Cartier heralds the dawn of the dainty, a new wave of the filigree art form that, ironically, has been around since centuries with its latest timepiece, Ronde Louis Cartier Filigree watch. Filigree is an age-old fanciful technique of goldsmithing that uses gold or silver threads soldered together in order to create lace-like motifs.
The ancient art of filigree appeared in Egypt in earliest antiquity. Its invention is attributed to the Sumerians in around 3000 B.C. before being developed in India, Tibet, Greece and Iran. Created in the new Maison des Métiers d’Art on site at La Chaux-de-Fonds, the Ronde Louis Cartier Filigree watch is testament to Cartier’s mission to perpetuate forgotten crafts and expertise such as granulation in 2013.

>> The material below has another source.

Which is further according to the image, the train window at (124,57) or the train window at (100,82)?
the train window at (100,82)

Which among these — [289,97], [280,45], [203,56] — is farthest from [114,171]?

The lacework watch is made in a 42 mm yellow gold case, with its dial featuring a panther motif made by 22 karat yellow gold and 950 platinum threads. Sovereigns draped in brocade, the two panthers look at each other with their emerald eyes.
This delicate feline tête-à-tête is set against the background of a starry sky and surrounded by a middle pave set with diamonds, which is partly covered by the motif.
The watch is powered by a 430MC manufacture caliber, protected by a scratch-resistant sapphire crystal. The blue alligator leather strap with 18 karat gold folding clasp adds an unmistakable class to the timepiece.
The Ronde Louis Cartier Filigree watch is a limited edition of 20 numbered pieces.